An noted that in Vietnam, parents have been overloaded with information around autism – a mental problem that causes people to be unable to communicate properly or to form relationships with others.
Thus, a child who learns to speak less quickly than its peers, or is hyperactive, can easily become incorrectly suspected of having autism, he said, adding that in fact, the incidence of autism is one in many thousands of children.
He said no official research on autistic people has been published in Vietnam, but health experts estimated in 2013 that there were between 160,000 and 200,000 children with autism living across the country.

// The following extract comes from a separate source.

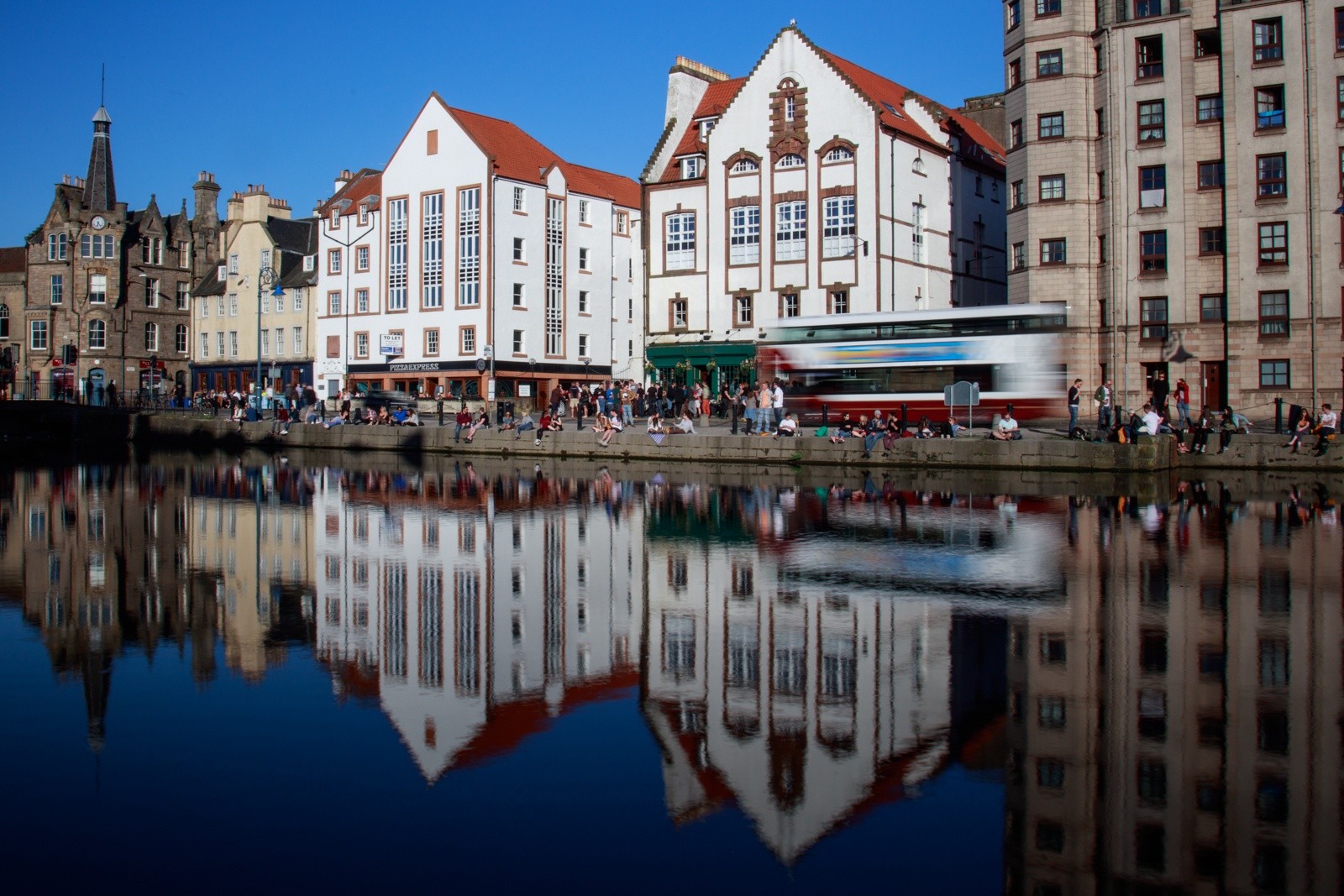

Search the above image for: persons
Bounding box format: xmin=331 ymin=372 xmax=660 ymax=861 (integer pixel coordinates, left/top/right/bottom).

An stressed the need for real action to protect this vulnerable group, particularly by relevant agencies, which he said should learn from international experience on the issue and make support policy available to these children soon.
“Early diagnosis of autism results in a better chance for autistic children to live a normal life and integrate into society” is the message worth spreading, he said, concerning the role of the media.
According to him, the most important factor in helping autistic children improve lies in their families, especially the parents.